→ **Request A**
Change "canneds" to "canned goods" in the listing, starting with the line with "Do you spot canneds" and going on through the line with "[14,240,190,584]". Give back only those lines, with nothing else altered.

→ **Text extract**
╭──

I've seen great changes in my body. I don't know exactly how much weight I lost, but I do know that at some point around week 7 or 8, my running pants began to literally fall off me while running. I was running in my size 10 Lululemons - which I had previously loved for their expanding qualities ("ate a whole pizza? No problem, fam. We got you!" - these pants). I had pulled the inner string as tight as I could and triple knotted it and they were still too loose. Given that I plan on running and most likely will probably lose more weight, I didn't want to invest in more Lulus at this point, so off I went to TJ Maxx on a work trip to DC. Imagine my surprise when what fit was a size small. I bet if I were to weigh myself the actual pounds wouldn't be so much - but I've lost flab and gained definition. I've also lost a lot of what I jokingly call my "biscuits" - aka muffin top gone crazy. I really hadn't realized the extent of said biscuits until I saw some pictures from Turkey and then Costa Rica. (CR was better, but only by like one biscuit or so). I also realized I'm a master at camouflaging myself in clothes that probably shouldn't no actually don't really fit. My closet hasn't changed that much - but the way the clothes fit definitely has. Things are loose or too loose. Dresses seem way longer now that I don't have the baker's dozen of dough holding them up. Shirts fit altogether differently. The other day I was able to tuck a shirt in and not even think twice - something that is an amazing feat when you've struggled with your weight your whole life.

I should add that I didn't do this to lose weight. That wasn't on my mind as I pounded the pavement. I was thinking about a goal, and proving to myself that I could do it. I changed my eating to fuel my body to achieve that goal. The change in my body has been a very, very nice side effect - and one that will of course encourage me to keep going.

Running the actual half marathon was harder than I thought. For starters, there were 30,000 of my closest friends nearby. Seriously, the place was jammed. Start time was 10:05, but that was for the elite groups apparently. We had to wait around for 45 minutes to go (I was in the last block, which was for super slow and/or people with no prior recorded times). By the time we actually started running, I was tired and wanted a nap. I couldn't get a pace - people were jammed so close to me and in front, on the side, in back - so it was like a constant zig zag. When I run, I like space and I like to set a pace and keep it. My times were all over the place, going from like 05:15/km the first km, 06:45 the second km 06:10 the third km, and so on. I think my official time of 2:25 shows me at around 07:20/km - which factors in my bathroom break (and queue for the porta potty) and three times I had to stop. Once for shoe tying, once because I was sort of run off the road by crazies behind me and once because my knee decided it didn't want to be a knee anymore around 14km. I think it had goals of being a wet noodle instead. So I had to stop, do a few stretches, have a long talk with the knee, and then get back in the horde. My Nike app has me more at 2:15 for the race, which would not take into account these little detours. Either way, I'm pleased with my time. I wanted under 2:30, and I got it. I wanted to make it, and I did.

╰──

→ **Data shown**
╭──

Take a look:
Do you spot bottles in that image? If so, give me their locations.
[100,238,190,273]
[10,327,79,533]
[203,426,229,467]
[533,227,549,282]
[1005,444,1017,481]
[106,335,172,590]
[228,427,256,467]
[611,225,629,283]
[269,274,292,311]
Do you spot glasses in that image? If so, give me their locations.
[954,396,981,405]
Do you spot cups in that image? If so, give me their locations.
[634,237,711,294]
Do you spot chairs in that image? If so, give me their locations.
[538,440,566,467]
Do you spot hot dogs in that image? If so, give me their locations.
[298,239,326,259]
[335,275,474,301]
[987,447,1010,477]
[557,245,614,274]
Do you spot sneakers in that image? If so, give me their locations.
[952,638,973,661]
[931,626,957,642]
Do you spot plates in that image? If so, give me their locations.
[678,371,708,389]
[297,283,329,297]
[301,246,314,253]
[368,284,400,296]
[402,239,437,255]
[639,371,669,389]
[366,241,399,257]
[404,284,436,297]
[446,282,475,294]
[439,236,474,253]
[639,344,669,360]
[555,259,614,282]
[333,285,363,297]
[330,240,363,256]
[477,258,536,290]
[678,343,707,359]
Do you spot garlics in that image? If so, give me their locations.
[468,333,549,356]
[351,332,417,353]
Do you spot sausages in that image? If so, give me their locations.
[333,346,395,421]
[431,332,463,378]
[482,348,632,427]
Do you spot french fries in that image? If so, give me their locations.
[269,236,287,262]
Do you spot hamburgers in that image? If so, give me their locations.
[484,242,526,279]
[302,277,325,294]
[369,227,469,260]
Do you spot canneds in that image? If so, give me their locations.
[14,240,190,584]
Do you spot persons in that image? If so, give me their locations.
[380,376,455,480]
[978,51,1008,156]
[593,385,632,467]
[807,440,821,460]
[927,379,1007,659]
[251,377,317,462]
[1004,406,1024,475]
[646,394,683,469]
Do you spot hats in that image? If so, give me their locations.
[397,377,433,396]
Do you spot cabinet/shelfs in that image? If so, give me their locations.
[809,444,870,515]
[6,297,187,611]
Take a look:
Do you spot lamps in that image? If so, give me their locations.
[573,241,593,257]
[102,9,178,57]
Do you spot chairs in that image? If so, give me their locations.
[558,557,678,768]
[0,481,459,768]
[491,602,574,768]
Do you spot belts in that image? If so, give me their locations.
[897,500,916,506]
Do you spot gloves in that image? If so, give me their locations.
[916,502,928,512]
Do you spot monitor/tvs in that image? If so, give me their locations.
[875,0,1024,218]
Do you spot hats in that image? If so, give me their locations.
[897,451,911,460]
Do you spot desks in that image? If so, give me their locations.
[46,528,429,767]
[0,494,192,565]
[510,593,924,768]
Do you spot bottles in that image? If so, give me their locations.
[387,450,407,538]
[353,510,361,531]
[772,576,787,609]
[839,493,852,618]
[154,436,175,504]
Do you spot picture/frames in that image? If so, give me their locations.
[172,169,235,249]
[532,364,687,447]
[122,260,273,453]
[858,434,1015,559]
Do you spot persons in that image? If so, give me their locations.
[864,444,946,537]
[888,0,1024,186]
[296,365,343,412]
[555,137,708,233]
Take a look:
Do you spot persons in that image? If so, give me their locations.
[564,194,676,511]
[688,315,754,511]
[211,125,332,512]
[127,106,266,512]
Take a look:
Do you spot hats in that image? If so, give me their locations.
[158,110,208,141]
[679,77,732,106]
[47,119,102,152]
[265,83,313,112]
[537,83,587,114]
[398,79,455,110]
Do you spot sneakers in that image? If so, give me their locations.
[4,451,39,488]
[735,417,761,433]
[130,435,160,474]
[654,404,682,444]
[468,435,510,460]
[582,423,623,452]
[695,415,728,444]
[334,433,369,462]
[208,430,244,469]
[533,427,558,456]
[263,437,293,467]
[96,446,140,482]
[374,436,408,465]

╰──

→ **Request B**
Carry the half marathon account further from the point where it stops.

→ **Task result A**
Do you spot canned goods in that image? If so, give me their locations.
[14,240,190,584]

→ **Task result B**
Races are different than road running. I had run the 21km distance twice already leading up to my training - one as part of the training and once by accident when a GPS calibration issue meant I exceeded my 19km run by a bit. I didn't have issues then. I finished tired - and the bottoms of my feet hurt hurt hurt - but I wasn't achy or anything. In this race, I found my knees started to really hurt around 12km in - I think from all the evasive running action. You don't just run straight in big crowds - its like a sideways run, constantly on the alert for obstacles. I didn't train for an obstacle run, and so I don't think my body was ready for the constant speed up - slow down - dance to the left - dance to the right, weave around - that is a huge run. We also ran on the road, not on the sidewalks - and I think the consistency is different. I also think there was a mental factor for me - I was still horribly tired from jet lag. Note to self: DO NOT TRAVEL THE WEEK BEFORE A HALF MARATHON. Just don't. I was off my schedule, eating differently, sleeping differently. I arrived back in Germany Thursday morning, only to have my run be on Sunday morning. DO NOT DO THIS, PEOPLE.

I also had a waist pack that I use to hold my phone for music. I need to find a better solution for music and time tracking. Anyone know of a watch that holds  2h+ of music and can track time and doesn't die? I tried my iPod nano in training (I think that's what it's called) and it died after 5k. It was super comfortable and clipped right on to my shirt, but a dead battery takes all the fun away.

My biggest learning? Just do it. Seriously. As a marketer, I love Nike's slogan for it's simplicity. As a newbie runner, I love it even more for telling the truth. Just get up, go out there and do it. You run a 15 min kilometer? Great. A 20 minute mile? Great. No one cares. Just. go. do. it. You work and have kids and no time? Do you watch TV? If you have 30 min for Real Housewives, or Sons of Anarchy or whatever the hip kids are watching these days, you have 30 min to train. If you watch 2 shows, you have an hour. You make time. My first long run, I was all haterade 100% of the time. By my 3rd, I looked forward to it. The sun was getting up around 6:30, I was out the door around 7 - and back by 9 or 10 to have a full Saturday anyway, one complete with the good feeling that exercise brings.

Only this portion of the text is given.